UNI-INFO: Sie sagen, es sind von Menschen gemachte Katastrophen …
KAISER: Ja, und das bedeutet, wir Menschen können auch etwas verändern. Wir können entscheiden, ob wir uns nur an Profit und Wachstum orientieren wollen oder ob wir den Kriterien Nachhaltigkeit und Fürsorglichkeit mehr Raum verschaffen.
UNI-INFO: Junge Menschen interessieren sich besonders stark für Umweltfragen …
KAISER: Wir wissen, dass gerade Grundschulkinder von Umweltproblemen emotional betroffen sind. Andererseits ist dieses emotionale Beteiligtsein Voraussetzung für Engagement, für Zukunftsdenken. Es ist sozusagen das Potenzial, auf dem wir aufbauen können. Wir müssen dafür sorgen, dass den Kindern nicht Hoffungslosigkeit und Resignation entgegenschlägt, sondern dass sie ermutigt werden, sich für diese Welt, die ja unserer aller Welt ist, einzusetzen.
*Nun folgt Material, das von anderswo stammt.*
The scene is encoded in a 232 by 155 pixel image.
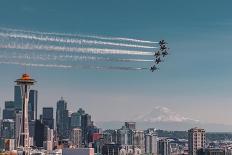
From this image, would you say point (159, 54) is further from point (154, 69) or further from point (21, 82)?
point (21, 82)

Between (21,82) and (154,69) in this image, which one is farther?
(21,82)

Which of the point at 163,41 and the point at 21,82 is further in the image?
the point at 21,82

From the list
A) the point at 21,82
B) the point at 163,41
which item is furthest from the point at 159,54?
the point at 21,82

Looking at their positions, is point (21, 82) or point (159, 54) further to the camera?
point (21, 82)

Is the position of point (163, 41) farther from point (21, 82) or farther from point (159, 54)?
point (21, 82)

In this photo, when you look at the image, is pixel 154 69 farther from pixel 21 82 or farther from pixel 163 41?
pixel 21 82
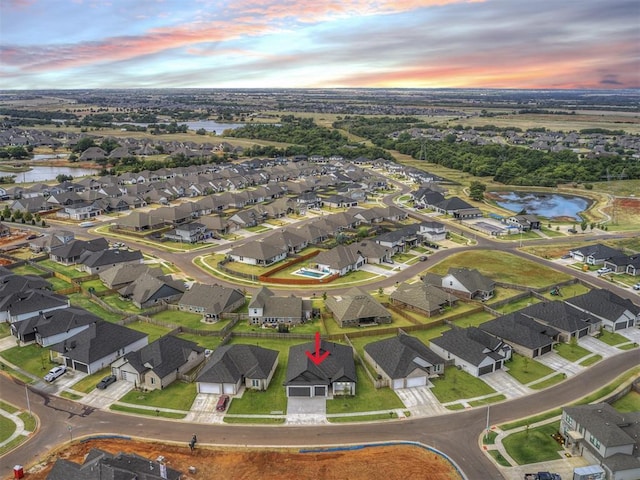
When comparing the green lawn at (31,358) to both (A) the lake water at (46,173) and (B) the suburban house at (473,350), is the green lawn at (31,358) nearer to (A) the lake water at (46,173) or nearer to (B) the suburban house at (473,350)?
(B) the suburban house at (473,350)

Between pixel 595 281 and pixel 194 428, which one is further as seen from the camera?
pixel 595 281

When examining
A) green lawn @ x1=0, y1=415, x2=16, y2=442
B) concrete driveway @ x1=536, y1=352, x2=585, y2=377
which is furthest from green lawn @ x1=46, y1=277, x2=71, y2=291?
concrete driveway @ x1=536, y1=352, x2=585, y2=377

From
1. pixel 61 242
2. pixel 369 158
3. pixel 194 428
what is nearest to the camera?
pixel 194 428

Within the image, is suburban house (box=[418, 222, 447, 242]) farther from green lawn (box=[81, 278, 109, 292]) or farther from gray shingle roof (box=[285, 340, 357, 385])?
green lawn (box=[81, 278, 109, 292])

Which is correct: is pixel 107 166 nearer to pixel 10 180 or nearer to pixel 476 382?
pixel 10 180

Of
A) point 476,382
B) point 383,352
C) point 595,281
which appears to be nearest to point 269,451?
point 383,352
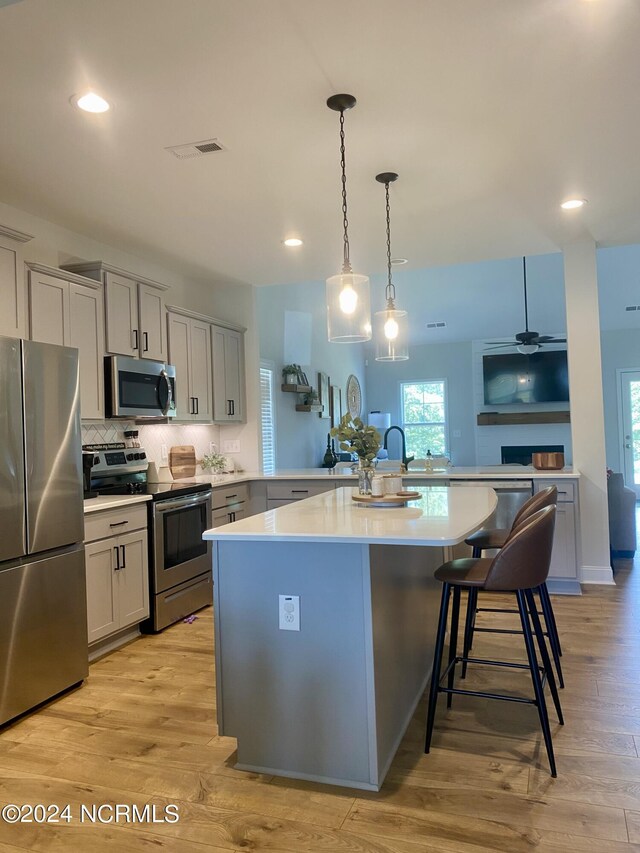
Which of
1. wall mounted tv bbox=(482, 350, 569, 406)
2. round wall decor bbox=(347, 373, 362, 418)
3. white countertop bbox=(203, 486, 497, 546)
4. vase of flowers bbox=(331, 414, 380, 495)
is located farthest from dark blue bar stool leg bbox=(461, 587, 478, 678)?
wall mounted tv bbox=(482, 350, 569, 406)

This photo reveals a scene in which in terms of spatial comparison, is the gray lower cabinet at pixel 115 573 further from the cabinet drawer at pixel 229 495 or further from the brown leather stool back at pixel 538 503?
the brown leather stool back at pixel 538 503

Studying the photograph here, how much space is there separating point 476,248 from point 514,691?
10.8 ft

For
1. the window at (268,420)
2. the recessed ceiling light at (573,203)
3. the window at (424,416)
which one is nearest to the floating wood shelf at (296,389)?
the window at (268,420)

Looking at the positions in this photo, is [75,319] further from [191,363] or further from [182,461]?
[182,461]

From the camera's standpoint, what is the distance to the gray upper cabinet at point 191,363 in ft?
15.9

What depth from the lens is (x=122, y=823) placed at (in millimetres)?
2014

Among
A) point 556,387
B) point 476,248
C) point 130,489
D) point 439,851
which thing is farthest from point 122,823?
point 556,387

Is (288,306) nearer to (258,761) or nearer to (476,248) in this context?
(476,248)

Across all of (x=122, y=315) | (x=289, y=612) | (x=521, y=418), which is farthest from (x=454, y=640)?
(x=521, y=418)

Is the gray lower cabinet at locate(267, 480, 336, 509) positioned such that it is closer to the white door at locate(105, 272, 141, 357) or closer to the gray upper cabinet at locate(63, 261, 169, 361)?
the gray upper cabinet at locate(63, 261, 169, 361)

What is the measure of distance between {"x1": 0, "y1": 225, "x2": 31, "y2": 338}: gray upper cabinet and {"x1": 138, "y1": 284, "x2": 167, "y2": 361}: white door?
43.8 inches

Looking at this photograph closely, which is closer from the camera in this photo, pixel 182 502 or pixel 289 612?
pixel 289 612

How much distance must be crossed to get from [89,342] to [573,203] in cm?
322

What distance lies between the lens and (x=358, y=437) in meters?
3.02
UNI-INFO: Warum nimmt Schule diese Thematik nicht genügend auf?
KAISER: Zum einen sind Lehrerinnen und Lehrer zurzeit bürokratisch sehr überfordert. Sie müssen diesen Bericht machen oder jene Statistik abliefern oder sich auf die Schulinspektion vorbereiten, d. h. sie können nur noch mit Mühe ihren Alltag bewältigen. Der andere Grund: Umweltfragen sind in den Curricula kaum präsent. Es gibt eine aktuelle Untersuchung, wonach die Energiethematik in schulischen Lehrplänen und auch in universitären Curricula faktisch nicht vorkommt. Obwohl es im Grundsatz immer heißt, dass auch die Alltagssituation von Kindern ihren Niederschlag im Unterricht finden sollen. Und der dritte Grund: Wenn tatsächlich Umweltfragen behandelt werden, dann zumeist als einzelfachliches Element, z. B.
Wetter und Klimaveränderung im Physikunterricht. Aber das Thema hat ja viele Aspekte, nicht nur fachwissenschaftliche, d. h. es muss fächerübergreifend behandelt werden. Es geht darum, dass wir die Kinder mit dem, was sie bewegt, ernst nehmen
UNI-INFO: Was heißt das konkret?
KAISER: Ich plädiere dafür, dass wir ein stärkeres Erziehungsklima in der Schule schaffen. Wir müssen z. B. dafür sorgen, dass einzelne Kinder nicht ausgegrenzt werden. Schon mit einem gemeinsamen Kochprojekt, etwa Apfelmus machen, ist viel zu erreichen. Das hat eine ökologische Komponente, weil die Kinder lernen, z. B. Fallobst – das heutzutage viele Menschen gar nicht mehr essen – zu verwerten. Außerdem hat jedes Kind eine Aufgabe und übernimmt Verantwortung. Es geht darum, dass die Kinder spüren: Wir sind Menschen auf einer Welt und wir müssen zusammenhalten.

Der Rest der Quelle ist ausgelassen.